• [Page extract]:
Segment Open

A spectator badly injured by a 100mph rally car has opened his heart about the carnage and told how he made an emotional pilgrimage to the spot where he was nearly killed.
Keith McCleary was watching the Jim Clark event a year ago this month when one of the cars left the road and ploughed into the crowd. Three people died in the tragedy which sent shock waves around the country.
Dad-of-three Keith, 62, has since waged a year-long battle against the crippling injuries he suffered.
He was in a coma for nine days and required nearly five months of intensive treatment after his pelvis was shattered in several places. His ribs and left shoulder were crushed and broken, a lung was punctured and he needed a massive blood transfusion after suffering internal bleeding.
Months of painful physiotherapy have helped him walk again. And the first place he wanted to visit when he got back on his feet was the scene of the accident that almost killed him.
Speaking for the first time about his horror ordeal, he said he needed to make the emotionally-charged visit to the rural road in the Borders where his life was irrevocably changed in a bid to come to terms with the nightmare events that changed his life forever.

Segment Closed

• [Problem A]:
Answer these questions from the rally crash article:
(i) How many people died when the car ploughed into the crowd?
(ii) How old is Keith McCleary?
(iii) How many days did he spend in a coma?
• [Problem B]: List every part of Keith McCleary's body that the rally crash article names as injured.

• [Dataset excerpts]:
Segment Open

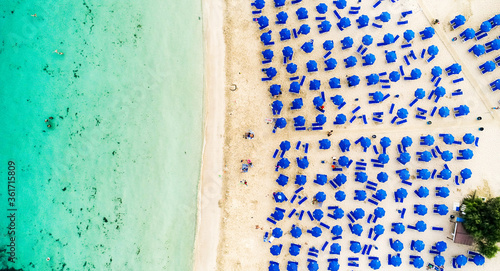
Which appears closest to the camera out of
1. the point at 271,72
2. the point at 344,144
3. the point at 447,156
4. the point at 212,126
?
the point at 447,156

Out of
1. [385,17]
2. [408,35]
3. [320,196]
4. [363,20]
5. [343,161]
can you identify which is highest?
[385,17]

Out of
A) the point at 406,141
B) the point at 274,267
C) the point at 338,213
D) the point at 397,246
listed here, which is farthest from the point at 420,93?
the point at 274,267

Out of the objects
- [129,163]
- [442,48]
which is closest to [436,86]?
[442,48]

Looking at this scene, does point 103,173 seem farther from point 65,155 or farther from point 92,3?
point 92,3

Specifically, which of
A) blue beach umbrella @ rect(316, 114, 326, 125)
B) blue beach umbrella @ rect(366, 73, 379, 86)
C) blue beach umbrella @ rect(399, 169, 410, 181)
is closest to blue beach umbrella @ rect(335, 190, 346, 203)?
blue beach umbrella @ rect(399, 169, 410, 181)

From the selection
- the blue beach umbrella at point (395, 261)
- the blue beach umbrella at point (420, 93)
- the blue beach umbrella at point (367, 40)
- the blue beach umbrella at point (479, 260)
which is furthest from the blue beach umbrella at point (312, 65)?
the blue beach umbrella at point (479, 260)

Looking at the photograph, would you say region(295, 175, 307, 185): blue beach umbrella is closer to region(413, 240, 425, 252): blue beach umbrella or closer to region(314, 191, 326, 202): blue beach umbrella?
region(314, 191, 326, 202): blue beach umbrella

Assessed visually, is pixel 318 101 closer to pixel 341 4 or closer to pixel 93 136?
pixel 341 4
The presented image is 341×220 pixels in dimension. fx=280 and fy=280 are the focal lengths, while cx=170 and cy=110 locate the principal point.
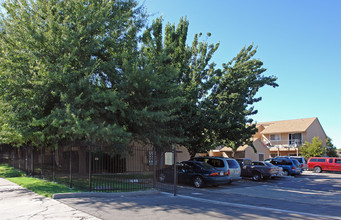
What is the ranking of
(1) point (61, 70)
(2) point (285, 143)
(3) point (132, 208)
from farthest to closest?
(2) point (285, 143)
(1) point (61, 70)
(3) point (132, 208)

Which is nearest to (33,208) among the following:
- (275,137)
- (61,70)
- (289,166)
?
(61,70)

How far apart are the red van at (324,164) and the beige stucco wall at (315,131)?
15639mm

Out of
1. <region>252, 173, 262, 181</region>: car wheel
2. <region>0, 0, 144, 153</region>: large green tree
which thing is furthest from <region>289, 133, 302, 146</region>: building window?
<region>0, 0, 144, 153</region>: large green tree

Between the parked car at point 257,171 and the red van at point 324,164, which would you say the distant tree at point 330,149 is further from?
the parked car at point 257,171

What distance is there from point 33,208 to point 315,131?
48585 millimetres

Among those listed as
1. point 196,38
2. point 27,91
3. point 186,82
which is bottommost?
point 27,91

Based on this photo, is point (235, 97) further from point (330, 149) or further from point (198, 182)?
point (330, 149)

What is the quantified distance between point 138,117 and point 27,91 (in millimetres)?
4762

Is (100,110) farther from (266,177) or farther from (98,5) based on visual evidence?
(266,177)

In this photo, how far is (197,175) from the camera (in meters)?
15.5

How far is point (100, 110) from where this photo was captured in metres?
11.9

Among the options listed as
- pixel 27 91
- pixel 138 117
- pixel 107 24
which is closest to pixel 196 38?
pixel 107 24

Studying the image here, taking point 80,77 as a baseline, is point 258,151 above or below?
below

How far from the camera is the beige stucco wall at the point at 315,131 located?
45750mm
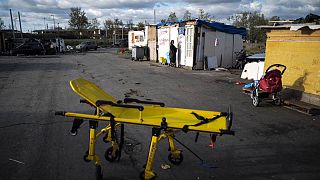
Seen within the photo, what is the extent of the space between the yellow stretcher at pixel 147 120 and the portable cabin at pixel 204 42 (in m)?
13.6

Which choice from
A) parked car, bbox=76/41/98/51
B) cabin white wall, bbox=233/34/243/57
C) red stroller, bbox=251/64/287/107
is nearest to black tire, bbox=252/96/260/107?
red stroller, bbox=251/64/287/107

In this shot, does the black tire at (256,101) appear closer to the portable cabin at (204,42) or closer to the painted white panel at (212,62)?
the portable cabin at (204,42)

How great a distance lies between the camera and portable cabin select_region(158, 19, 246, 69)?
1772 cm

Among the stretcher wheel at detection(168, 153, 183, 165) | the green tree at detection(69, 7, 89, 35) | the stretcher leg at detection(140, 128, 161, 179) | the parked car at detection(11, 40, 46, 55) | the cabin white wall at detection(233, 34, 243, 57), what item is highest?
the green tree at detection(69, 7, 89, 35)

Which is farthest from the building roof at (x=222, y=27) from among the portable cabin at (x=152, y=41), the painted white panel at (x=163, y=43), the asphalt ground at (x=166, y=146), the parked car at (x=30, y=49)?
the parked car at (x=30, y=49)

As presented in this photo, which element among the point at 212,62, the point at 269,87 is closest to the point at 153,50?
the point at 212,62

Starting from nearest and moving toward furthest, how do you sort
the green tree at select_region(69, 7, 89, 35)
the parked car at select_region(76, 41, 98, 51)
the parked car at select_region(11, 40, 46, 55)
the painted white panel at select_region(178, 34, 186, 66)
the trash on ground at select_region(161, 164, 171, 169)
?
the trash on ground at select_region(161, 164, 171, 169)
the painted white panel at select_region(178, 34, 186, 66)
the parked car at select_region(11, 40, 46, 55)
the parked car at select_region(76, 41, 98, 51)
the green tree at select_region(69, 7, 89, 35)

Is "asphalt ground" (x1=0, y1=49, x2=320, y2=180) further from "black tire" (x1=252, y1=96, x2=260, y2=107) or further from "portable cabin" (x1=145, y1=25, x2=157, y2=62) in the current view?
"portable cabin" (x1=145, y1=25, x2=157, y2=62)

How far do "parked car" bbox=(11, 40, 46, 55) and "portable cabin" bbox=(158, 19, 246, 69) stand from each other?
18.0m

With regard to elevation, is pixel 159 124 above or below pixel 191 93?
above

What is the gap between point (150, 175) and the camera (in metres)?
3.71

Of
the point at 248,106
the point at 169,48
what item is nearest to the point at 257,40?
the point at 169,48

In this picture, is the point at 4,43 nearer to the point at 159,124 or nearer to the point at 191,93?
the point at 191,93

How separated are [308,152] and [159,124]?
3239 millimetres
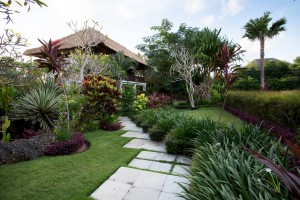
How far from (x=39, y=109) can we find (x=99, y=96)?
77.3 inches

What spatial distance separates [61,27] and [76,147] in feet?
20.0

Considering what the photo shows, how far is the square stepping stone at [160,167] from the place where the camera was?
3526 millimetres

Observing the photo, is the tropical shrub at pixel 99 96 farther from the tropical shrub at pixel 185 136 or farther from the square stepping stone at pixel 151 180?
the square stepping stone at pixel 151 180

Segment Closed
Segment Open

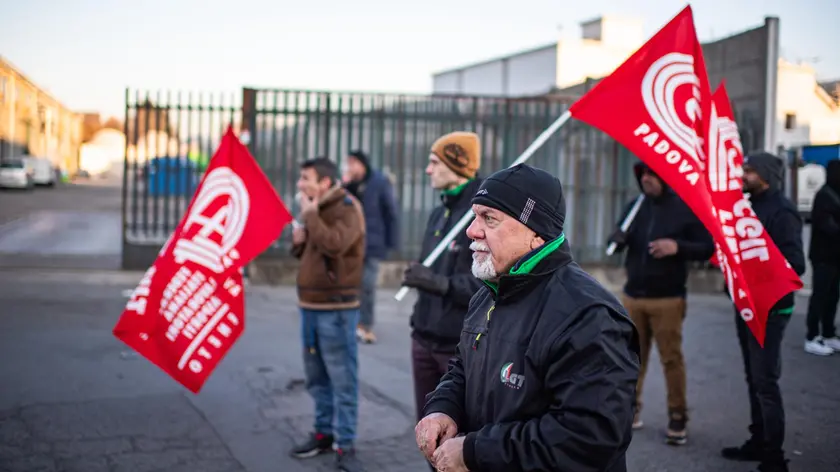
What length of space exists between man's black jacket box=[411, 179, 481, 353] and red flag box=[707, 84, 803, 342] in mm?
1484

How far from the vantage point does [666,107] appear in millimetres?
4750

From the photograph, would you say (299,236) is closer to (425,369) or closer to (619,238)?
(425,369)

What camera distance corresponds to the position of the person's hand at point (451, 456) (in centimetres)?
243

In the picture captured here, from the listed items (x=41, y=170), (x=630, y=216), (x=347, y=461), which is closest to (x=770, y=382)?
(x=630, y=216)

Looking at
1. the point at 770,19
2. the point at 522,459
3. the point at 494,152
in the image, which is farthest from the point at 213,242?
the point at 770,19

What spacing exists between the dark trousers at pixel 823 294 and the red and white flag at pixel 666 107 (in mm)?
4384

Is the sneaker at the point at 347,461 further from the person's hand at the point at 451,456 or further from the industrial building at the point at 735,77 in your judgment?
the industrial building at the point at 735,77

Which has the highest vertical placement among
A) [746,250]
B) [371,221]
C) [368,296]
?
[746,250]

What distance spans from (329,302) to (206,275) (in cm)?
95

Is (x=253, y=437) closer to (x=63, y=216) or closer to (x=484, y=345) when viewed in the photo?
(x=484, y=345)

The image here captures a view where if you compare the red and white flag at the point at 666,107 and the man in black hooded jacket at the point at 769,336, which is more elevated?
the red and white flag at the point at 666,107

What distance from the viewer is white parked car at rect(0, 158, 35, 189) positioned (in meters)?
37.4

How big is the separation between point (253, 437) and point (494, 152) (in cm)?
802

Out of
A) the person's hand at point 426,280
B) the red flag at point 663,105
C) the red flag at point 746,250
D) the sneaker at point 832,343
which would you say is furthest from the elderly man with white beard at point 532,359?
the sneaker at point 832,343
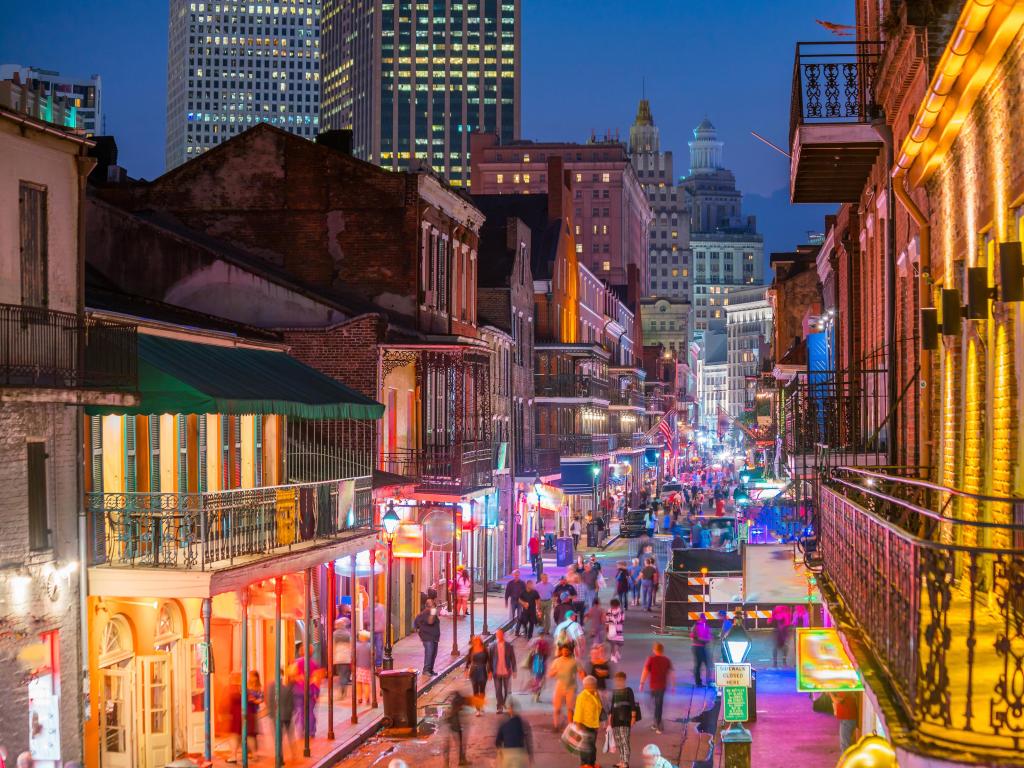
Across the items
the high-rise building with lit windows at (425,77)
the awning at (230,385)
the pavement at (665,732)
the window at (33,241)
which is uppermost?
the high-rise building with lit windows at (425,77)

Segment Closed

• [Task result A]:
(i) Three.
(ii) 62.
(iii) Nine.

• [Task result B]: Pelvis, ribs, left shoulder, lung.